Friday, January 19, 2007

Superstitious? No; then same.

Hey Folks,

Last time I talked about what to do during the pre-game meeting. One finer detail with the flip is what to pick when the discs are actually in the air. With two discs it’s a probability thing, and I’m no probability guy.

For those of you unfamiliar how we flip to make decisions, two discs are flipped in the air, and one person calls same or different. Same means both discs land the same way (both up or both down). Different means the discs land opposite to each other (one up, one down).

Pictured Above: More WUCC. This time the women's final with what looks like 4 of 6 wearing tights. Courtesy of James.

This is what I know, but I can’t remember who taught me the lesson. It was back in my Pong captaining days.

If a flipped disc doesn’t favour landing up or down when flipped in the air, then it wouldn’t matter if you call same or different. If the disc, however, does favour either up or down, then it means that both discs favour up or down (in the same fashion), and the odds favour “same”. Either way, you might as well call “same”, and get an advantage if there is one.

This does bring up an issue. There is no scientific proof that a disc favours one side or the other on a flip, but again, it is possible that the disc favours a side. Since there might be an advantage, ultimate should adopt a fair flip so there is no advantage to the caller, and I think that means bringing the coin as the flipping device of choice (though it too might favor heads or tails).

That, or let me have the choice when we meet next pre-game.



parinella said...

Discs are highly asymmetrical, so I would be more surprised if it was 50/50 than if one way was more likely.

There are several alternatives:
1. Rocham.
2. Test of skill. Two players throw toward a cone at the same time, closer one wins.
3. Assign one player HT, assign the other player TH. HH and TT are do-overs.

This has been covered many, many times on rsd.

Sideline Engineer said...

In a wind, a flipped disc is more likely to end up down, as the lip catches the wind.

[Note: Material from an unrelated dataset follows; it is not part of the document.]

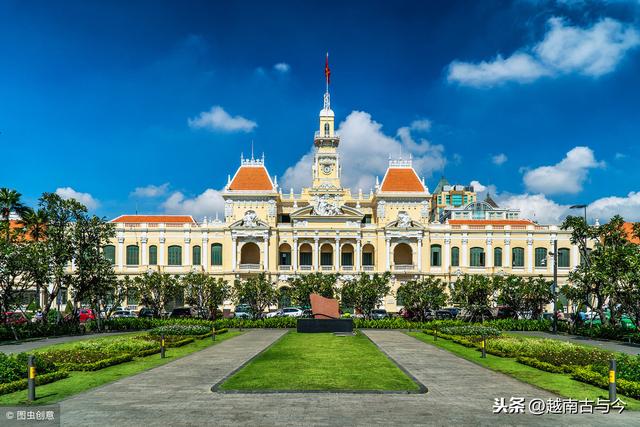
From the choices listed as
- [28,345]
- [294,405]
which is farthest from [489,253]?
[294,405]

The stronger the wind, the more likely the disc will end up down.

Anonymous said...

Better yet:


Perfect for warming up your argument skills and taking stock of the mental game of your opponent.

Anonymous said...

to repeat what parinella said
"This has been covered many, many times on rsd."

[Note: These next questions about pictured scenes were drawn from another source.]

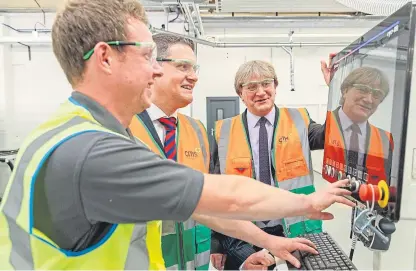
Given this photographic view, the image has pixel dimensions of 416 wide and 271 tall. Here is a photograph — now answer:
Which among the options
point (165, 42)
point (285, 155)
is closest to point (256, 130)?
point (285, 155)

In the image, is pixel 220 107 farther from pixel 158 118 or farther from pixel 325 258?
pixel 325 258

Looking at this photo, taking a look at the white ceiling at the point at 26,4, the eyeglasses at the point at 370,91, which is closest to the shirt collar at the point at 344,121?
the eyeglasses at the point at 370,91

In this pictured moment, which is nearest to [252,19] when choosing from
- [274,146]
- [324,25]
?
[324,25]

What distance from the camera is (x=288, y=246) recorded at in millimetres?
1109

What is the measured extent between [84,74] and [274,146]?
1.27m

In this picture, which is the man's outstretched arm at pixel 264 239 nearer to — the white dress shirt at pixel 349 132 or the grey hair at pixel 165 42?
the white dress shirt at pixel 349 132

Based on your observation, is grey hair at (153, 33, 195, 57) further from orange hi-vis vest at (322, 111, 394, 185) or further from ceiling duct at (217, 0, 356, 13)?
ceiling duct at (217, 0, 356, 13)

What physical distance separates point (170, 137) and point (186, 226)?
407 millimetres

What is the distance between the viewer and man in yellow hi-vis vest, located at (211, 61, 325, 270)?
6.03 feet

the only real news here is how one coherent brain failed to do a better job on the topic than 70 raving incoherent rsd posters

kirker said...
This comment has been removed by a blog administrator.
kirker said...

it's really only a valid point if you assume 100% of TCO readers read RSC faithfully. the fact that it has been covered so many times elsewhere might reflect that it is of either great interest or concern ... which is really all the more reason to discuss it again here.

aj said...

I think you're discounting the psychological advantage of the wild man strategy. Even if the disc lands on side 60% of the time (way too high I would guess) - we're only looking at a 52-48 advantage for same. So, I usually go with different in order to gain the psychological edge. When you say "different" you convince your opponent that you have no conscience - an image you can use to your advantage for the entire game.


parinella said...

When my opponent calls "different", I expect that he has no knowledge of probabilities and risk/reward, rather than that he does know about it and chooses to disregard it in favor of psych. Wrt choosing O or D, I feel the same way, but to a lesser extent, since it is entirely possible that there is something unique about the first point of the game that can lead to negative chaining. That is, it's possible that if you start on O and get broken that you are psychologically doomed for the rest of the day, but it's not that way if you start on D, get scored on, and then get broken in your first O point.